QQQ made an all-time high last week, but failed at channel resistance. With the 2Q earnings season winding down, shorts may have better odds.
QQQ (Invesco QQQ Trust) hit a new all-time high of $182.93 last Wednesday. It has had quite a recovery since collapsing 12.2 percent intraday between January 26 and February 9. That is in 11 sessions! Since that low, it consistently made higher lows, and higher highs.
Last week’s high kissed the upper end of that rising channel, followed by a 1.4-percent drop Friday. It closed out the week at $177.62, four cents above the 20-day moving average. The 50-day lies at $174.70. At around $176 rests trend-line support from April. In the sessions ahead, a test of this support zone is likely, and in due course of the lower bound of the aforementioned channel – around $163, which approximates the 200-day at $163.89.
When QQQ bottomed in February, shorts were positioned neck-deep for continuation of weakness. Short interest on the ETF mid-February jumped 28.4 percent week-over-week to 84.6 million. Soon began short squeeze. By end-May, short interest had shrunk to 47.8 million, then rising to 62.6 million mid-June (arrow in Chart 2). The past couple of periods, short interest fell, and likely fell more in the current period as QQQ/Nasdaq 100 index rallied to yet another high.
As shorts cover, there is less and less squeeze tailwind, which is where things lie currently.

> [GOAL 1]: According to the QQQ market commentary, at what price did QQQ close out last week?

[Data records]
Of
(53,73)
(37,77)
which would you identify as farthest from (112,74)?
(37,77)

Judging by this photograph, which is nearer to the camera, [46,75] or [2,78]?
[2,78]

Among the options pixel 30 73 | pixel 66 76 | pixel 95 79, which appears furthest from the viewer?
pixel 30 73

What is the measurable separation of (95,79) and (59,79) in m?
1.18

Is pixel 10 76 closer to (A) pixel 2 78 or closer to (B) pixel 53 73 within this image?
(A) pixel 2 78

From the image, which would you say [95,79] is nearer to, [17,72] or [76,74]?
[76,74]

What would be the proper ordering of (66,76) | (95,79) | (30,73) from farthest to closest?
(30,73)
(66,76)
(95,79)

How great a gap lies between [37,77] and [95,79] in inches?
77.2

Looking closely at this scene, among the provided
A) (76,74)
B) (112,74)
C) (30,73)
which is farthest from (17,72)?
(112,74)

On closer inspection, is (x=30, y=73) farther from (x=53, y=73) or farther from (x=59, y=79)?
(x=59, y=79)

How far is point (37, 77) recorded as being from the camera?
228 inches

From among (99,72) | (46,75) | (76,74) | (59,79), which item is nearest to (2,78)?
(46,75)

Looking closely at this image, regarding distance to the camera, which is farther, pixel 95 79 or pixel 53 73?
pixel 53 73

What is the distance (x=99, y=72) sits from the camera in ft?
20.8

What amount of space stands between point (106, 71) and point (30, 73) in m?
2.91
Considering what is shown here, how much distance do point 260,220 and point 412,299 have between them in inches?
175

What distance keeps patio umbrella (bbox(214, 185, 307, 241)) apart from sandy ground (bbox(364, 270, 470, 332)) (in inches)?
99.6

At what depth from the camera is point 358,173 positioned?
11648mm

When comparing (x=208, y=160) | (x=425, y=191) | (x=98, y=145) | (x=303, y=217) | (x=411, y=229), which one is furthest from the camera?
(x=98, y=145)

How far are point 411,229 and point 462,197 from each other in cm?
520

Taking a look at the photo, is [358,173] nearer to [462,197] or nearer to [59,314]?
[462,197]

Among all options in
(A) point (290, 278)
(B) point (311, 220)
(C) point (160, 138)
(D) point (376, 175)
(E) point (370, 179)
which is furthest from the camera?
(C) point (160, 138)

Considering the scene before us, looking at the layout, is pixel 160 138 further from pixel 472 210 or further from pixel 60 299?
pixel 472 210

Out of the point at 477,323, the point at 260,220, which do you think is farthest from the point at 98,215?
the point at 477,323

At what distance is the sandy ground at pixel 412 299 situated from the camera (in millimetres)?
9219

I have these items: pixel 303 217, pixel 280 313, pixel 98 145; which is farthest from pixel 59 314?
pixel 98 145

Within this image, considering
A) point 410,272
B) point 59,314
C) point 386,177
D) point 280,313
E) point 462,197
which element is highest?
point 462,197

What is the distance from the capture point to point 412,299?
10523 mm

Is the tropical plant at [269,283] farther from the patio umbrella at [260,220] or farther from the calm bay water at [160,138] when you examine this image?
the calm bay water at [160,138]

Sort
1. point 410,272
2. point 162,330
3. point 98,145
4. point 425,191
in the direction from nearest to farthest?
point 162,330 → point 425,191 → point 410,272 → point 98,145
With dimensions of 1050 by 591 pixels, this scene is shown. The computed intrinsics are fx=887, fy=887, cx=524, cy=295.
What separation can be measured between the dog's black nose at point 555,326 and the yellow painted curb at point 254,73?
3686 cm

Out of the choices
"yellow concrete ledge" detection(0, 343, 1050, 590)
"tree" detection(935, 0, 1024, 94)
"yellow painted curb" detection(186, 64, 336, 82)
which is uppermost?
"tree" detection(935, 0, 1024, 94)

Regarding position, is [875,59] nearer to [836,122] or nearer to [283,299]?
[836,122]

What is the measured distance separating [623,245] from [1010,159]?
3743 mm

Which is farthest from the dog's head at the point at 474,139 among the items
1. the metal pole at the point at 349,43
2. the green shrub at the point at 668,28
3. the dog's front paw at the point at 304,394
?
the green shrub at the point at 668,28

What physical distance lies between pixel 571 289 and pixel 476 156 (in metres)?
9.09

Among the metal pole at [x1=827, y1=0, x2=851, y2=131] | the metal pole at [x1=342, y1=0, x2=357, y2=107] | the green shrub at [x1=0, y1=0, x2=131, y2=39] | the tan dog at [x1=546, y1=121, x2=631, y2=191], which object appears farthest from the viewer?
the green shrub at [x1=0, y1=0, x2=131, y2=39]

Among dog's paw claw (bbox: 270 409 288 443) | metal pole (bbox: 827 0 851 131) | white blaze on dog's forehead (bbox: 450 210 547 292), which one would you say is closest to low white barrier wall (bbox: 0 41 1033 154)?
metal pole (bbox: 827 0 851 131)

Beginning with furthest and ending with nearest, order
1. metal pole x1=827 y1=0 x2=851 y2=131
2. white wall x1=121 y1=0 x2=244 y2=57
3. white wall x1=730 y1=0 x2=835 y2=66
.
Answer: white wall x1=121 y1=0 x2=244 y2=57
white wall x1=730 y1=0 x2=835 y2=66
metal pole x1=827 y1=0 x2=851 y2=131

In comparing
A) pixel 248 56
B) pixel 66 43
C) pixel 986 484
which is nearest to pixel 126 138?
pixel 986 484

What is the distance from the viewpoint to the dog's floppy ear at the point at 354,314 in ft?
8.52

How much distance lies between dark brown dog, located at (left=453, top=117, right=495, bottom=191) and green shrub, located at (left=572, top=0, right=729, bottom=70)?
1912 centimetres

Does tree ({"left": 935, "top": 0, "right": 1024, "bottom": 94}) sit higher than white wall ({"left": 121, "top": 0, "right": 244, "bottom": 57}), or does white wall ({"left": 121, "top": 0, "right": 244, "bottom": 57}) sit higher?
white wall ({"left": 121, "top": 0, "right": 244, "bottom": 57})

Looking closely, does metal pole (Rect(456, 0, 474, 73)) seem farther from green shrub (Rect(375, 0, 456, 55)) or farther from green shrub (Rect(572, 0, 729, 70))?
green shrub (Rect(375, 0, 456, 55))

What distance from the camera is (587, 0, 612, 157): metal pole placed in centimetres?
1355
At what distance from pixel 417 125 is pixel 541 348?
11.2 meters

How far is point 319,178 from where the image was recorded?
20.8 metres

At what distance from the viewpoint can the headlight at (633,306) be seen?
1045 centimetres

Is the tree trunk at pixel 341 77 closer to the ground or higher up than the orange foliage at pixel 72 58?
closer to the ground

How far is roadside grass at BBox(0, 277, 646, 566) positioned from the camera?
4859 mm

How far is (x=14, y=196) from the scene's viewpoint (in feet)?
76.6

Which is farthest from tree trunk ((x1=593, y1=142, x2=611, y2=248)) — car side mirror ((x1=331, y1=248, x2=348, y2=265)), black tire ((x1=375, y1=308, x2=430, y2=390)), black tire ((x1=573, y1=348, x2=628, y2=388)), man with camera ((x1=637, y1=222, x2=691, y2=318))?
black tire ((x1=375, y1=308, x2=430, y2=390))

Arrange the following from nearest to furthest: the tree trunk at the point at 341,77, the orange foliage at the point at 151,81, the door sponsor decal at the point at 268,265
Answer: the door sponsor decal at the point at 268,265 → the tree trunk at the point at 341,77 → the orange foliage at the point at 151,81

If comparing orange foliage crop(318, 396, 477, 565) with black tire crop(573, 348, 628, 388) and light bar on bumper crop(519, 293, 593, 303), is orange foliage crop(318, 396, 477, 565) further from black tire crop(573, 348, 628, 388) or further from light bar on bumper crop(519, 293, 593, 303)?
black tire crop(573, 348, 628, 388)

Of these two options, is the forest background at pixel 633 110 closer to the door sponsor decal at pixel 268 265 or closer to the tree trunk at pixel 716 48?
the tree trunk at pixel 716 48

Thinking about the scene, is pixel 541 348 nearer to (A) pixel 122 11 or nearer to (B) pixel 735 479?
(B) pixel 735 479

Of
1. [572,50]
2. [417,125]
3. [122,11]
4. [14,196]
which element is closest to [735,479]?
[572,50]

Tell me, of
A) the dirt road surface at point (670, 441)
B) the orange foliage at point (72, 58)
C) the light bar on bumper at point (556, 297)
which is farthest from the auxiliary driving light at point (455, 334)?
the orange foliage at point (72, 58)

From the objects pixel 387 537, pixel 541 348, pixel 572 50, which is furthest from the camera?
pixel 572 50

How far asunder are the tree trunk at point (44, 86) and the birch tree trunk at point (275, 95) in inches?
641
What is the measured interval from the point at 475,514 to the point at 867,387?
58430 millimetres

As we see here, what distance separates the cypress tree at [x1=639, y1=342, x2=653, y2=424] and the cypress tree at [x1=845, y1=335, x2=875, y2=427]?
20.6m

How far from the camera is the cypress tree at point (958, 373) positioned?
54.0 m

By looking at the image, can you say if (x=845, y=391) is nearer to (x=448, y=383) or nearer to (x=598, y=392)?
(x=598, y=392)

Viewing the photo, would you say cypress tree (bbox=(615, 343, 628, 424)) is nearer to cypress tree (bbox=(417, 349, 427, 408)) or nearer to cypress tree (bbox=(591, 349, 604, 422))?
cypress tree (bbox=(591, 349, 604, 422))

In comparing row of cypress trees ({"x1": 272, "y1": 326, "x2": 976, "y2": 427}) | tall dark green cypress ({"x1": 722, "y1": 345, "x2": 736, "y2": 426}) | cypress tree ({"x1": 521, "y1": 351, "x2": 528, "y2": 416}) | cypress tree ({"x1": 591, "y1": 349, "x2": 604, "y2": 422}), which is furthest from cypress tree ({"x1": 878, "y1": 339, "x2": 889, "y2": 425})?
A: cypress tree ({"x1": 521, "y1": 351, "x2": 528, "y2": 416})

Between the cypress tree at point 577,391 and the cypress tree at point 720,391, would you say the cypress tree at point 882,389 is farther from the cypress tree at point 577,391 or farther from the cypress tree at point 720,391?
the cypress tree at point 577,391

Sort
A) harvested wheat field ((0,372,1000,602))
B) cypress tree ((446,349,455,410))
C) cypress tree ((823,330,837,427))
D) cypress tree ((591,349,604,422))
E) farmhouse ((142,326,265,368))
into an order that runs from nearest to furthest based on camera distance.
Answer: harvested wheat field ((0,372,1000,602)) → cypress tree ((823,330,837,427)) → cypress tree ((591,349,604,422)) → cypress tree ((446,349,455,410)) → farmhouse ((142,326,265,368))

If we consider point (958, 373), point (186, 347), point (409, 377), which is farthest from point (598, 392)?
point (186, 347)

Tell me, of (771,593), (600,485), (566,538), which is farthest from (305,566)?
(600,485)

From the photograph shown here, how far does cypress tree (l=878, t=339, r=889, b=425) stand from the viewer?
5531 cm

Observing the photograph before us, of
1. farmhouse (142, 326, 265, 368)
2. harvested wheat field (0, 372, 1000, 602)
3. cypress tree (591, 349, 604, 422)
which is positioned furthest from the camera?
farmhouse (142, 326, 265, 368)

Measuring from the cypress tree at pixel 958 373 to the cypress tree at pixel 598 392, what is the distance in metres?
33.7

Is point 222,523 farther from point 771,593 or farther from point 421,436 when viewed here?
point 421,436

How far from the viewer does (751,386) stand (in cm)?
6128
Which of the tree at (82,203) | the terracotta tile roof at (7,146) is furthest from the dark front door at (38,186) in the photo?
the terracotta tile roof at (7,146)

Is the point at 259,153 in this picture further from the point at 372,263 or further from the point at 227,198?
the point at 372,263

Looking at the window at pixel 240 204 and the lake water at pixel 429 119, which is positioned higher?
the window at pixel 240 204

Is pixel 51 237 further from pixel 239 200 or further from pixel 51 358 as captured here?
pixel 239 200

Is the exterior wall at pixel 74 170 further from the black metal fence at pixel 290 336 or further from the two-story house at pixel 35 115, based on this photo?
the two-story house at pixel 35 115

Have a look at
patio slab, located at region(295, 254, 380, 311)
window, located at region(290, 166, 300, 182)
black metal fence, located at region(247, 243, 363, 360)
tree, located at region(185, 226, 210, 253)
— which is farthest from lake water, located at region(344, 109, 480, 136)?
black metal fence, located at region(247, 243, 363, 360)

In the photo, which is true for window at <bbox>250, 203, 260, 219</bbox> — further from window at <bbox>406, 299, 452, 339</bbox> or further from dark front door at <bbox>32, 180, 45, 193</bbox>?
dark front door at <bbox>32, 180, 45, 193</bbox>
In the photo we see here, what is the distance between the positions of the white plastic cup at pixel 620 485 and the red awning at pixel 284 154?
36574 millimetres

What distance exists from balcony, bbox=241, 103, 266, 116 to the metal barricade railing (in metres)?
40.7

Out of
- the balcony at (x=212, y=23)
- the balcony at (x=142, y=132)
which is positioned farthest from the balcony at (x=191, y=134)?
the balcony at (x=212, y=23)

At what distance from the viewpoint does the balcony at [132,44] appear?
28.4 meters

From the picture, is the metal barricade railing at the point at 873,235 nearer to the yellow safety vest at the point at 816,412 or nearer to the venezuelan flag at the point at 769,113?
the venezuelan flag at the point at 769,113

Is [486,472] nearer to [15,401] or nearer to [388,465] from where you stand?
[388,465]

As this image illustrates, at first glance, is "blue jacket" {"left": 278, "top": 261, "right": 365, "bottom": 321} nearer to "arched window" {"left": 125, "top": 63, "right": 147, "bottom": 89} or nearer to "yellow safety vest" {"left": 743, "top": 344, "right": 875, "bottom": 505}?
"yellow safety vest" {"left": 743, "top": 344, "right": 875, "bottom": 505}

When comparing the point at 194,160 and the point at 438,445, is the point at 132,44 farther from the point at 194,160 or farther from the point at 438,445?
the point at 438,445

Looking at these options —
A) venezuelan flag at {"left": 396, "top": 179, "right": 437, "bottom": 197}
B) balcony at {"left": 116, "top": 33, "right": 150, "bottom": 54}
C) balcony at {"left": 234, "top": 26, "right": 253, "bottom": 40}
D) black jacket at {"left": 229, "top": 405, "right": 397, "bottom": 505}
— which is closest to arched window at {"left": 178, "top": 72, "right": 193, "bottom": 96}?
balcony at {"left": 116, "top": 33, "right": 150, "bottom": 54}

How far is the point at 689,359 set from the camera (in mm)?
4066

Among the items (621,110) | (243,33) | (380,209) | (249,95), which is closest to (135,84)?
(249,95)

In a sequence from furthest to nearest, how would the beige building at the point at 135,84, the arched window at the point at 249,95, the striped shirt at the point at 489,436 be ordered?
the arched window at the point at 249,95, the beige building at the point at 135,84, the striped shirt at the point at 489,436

> [GOAL 2]: From the records, extract every line containing the word "venezuelan", matching case exactly.

> [EXERCISE SOLUTION 1]: $177.62

> [EXERCISE SOLUTION 2]:
From the picture, is the metal barricade railing at the point at 873,235 nearer to the yellow safety vest at the point at 816,412 or nearer to the venezuelan flag at the point at 769,113?
the venezuelan flag at the point at 769,113
A) venezuelan flag at {"left": 396, "top": 179, "right": 437, "bottom": 197}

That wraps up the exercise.